━━━ DATA FOR THIS EXERCISE
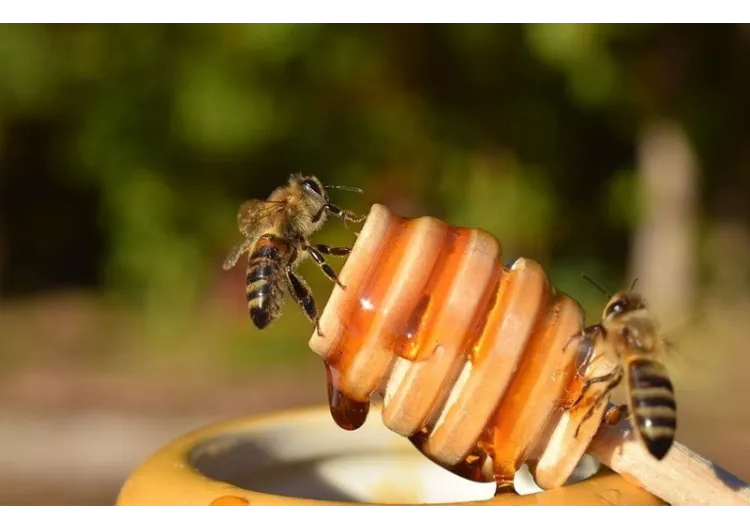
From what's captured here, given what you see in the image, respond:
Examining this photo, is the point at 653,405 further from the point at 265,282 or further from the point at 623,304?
the point at 265,282

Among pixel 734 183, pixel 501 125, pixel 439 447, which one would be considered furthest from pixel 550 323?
pixel 734 183

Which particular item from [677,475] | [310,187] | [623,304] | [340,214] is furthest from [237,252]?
[677,475]

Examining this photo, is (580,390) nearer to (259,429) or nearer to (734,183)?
(259,429)

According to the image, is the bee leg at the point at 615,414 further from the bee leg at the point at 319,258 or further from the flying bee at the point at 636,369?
the bee leg at the point at 319,258

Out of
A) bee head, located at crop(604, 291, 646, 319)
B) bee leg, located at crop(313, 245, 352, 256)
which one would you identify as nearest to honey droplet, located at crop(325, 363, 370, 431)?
bee leg, located at crop(313, 245, 352, 256)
━━━━━━
*SHORT EXERCISE*
Above are records with pictures; repeat the records exactly and leave the pictures out.

*SOLVED PROBLEM*
From what's captured here, given what you see in the image, respond:
Examining this photo, is the point at 653,405 further from the point at 265,282 or further from the point at 623,304?
the point at 265,282

Among pixel 734 183, pixel 501 125, pixel 439 447, which one would be considered furthest from pixel 550 323?
pixel 734 183

Which particular item from [677,475] | [310,187] | [623,304] | [340,214] is furthest from [237,252]?
[677,475]

Examining this photo, is (580,390) nearer to (259,429) or nearer to (734,183)?
(259,429)

According to the image, is the bee leg at the point at 615,414 further from the bee leg at the point at 319,258 or further from the flying bee at the point at 636,369?
the bee leg at the point at 319,258

Out of
A) bee head, located at crop(604, 291, 646, 319)
B) bee leg, located at crop(313, 245, 352, 256)
which one would you identify as nearest to honey droplet, located at crop(325, 363, 370, 431)?
bee leg, located at crop(313, 245, 352, 256)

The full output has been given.